----- Original Message ----
> From: Robert Vanderbei <[email protected]>
>
> I'm not sure I understand your questions.
> ...
> More comments below...
>
> On Jul 21, 2010, at 11:57 AM, luzius.thuerlemann wrote:
>
> > Ok, here my problems:
> > 1. when I want to see if there are other coordinate data in the
> > information
>board for the moon in Alt-Az and Ra-Dec, and let the software search for the
>moon in the toolbar, the coordinates are centered +00°00' and 24h00m00,0s (in
>polar projection). But the moon is on the other end of the sky. How to fix
>this.
> >
> I'm not sure what you mean by "the coordinates are centered +00°00' and
>24h00m00,0s (in polar
> projection)". I guess you mean that you are in Alt/Az mode looking
> straight
>up, right?
No, 0 deg 24h would be a point on the celestial equator.
But I'm having a hard time understanding his questions, too.

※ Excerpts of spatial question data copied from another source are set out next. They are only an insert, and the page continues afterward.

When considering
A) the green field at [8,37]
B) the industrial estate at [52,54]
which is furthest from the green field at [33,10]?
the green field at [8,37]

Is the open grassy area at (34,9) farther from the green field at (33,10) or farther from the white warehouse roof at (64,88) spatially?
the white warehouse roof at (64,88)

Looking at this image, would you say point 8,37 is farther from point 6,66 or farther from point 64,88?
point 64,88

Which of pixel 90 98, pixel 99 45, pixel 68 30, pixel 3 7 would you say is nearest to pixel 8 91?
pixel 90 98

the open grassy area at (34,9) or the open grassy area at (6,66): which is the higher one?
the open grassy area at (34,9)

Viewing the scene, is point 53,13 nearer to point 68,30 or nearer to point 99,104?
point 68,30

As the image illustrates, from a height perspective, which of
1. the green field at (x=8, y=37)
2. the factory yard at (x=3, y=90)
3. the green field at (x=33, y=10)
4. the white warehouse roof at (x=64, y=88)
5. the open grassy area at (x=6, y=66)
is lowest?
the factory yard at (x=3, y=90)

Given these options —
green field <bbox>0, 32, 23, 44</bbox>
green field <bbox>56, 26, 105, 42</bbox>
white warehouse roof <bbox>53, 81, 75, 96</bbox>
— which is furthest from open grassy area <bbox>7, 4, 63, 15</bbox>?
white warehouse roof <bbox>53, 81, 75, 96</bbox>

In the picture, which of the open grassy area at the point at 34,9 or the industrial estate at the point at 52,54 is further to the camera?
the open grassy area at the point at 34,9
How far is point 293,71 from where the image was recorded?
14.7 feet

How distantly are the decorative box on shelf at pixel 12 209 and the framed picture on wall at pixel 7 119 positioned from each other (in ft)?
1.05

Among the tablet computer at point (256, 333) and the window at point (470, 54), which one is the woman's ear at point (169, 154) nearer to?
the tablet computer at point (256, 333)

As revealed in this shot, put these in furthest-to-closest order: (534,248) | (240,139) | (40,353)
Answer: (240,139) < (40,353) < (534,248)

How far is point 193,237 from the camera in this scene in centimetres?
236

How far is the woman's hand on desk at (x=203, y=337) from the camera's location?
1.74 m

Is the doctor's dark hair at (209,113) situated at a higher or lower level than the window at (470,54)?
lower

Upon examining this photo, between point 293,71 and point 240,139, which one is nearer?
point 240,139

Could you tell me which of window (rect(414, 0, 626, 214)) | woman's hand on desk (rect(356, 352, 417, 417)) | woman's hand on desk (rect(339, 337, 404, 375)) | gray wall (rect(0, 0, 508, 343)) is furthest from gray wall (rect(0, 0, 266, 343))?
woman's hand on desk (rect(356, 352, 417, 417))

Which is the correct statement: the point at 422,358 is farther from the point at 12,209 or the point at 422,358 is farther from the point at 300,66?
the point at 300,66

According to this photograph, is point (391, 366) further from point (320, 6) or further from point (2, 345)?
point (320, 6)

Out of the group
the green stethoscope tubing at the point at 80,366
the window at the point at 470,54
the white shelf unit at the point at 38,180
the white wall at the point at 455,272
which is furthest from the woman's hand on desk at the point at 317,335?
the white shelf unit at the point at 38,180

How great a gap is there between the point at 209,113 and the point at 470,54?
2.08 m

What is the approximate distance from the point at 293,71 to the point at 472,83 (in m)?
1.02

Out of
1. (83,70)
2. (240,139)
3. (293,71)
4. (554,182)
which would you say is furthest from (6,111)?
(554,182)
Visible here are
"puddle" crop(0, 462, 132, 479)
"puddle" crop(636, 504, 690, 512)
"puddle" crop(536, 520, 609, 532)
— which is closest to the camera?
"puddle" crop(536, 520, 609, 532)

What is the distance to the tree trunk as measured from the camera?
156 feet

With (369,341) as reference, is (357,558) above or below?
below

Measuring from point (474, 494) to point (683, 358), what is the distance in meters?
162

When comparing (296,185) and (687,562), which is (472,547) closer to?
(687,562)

> > 2. on the 21. July 2010 at 00:15.00 the moon completely disappeared below
>the south-western mountain-horizon. When I simulate this time then the moon
>in
>Alt-Az-projection (because in polar alignment I can't see the mathematical
>horizon) is already displayed below the mathematical horizon. What is wrong
>here?
>
I don't understand- you said the moon was below the horizon at 00:15:00, so
what's the problem?
In v2.7x, you can make the ground semi-transparent. See the "chart appearance"
settings.
> > The difficulty is that I can't imagine to create a proper local horizon
> > with
>these obstacles - I mean, one evening the moon rises above a mountain and on
>the following night the moon rises above the same horizon but is displayed
>much
>below or above the already created horizon line from the previous night.
>
Uh, sure. The moon rises at a different time each night.